In 1973, an open letter written and signed by a group of famous writers on August 31 was read in one of the issues of the Vremya news program. The letter was published in the Pravda newspaper. It expressed the support of a group of Soviet scientists who condemned the civic position of A. Sakharov. For their part, the writers accused Solzhenitsyn of slandering the Soviet system and expressed their contempt for him. In total, thirty-one signatures were published under the letter, among which:

  • Ch. Aitmatov
  • R. Gamzatov
  • V. Kataev
  • S. Mikhalkov
  • B. Field
  • K. Simonov
  • M. Sholokhov and others.

It is noteworthy that Vasil Bykov's signature was also voiced from the television screen. However, V. Bykov refutes accusations of anti-Soviet Alexander Solzhenitsyn in his biography.

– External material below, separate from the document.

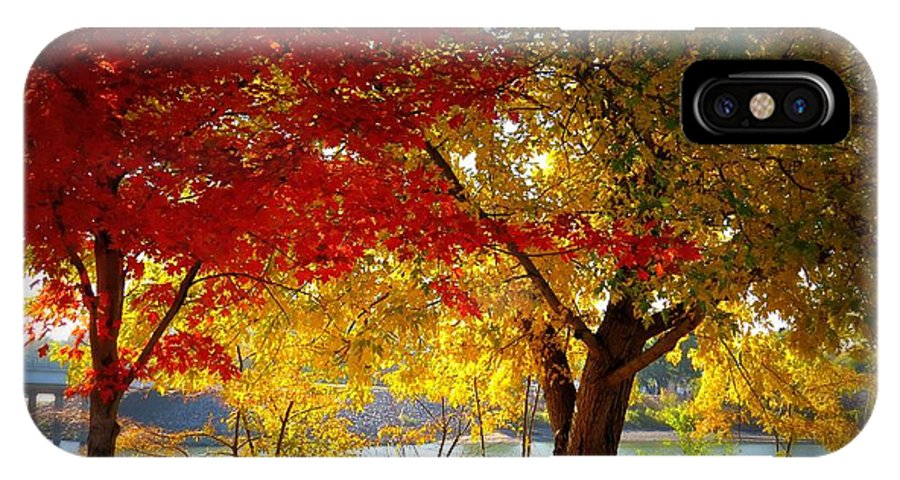 Fall IPhone X Case featuring the photograph Blaze Of Color by Mary Willrodt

He wrote in "The Long Way Home" that he did not give consent to the placement of his signature under the letter, but despite this, his name was given.

A Brief History of the Archipelago

In December of the same year, Solzhenitsyn's biography will be supplemented by another event that will put his name on the list of world celebrities. The first part of the author's study "The Gulag Archipelago" is published in Paris. Only fifty thousand copies.

Six months earlier, in the summer of 1973, Solzhenitsyn had given a long interview to foreign media journalists. This was the start for the creation of a protest letter by a group of writers. On the day of the interview, Alexander Isaevich's assistant, Elizaveta Voronyanskaya, was arrested. Under pressure from the people who conducted the interrogation, she reported where one of the handwritten copies of the Gulag was located, after which she was released. The woman committed suicide at home.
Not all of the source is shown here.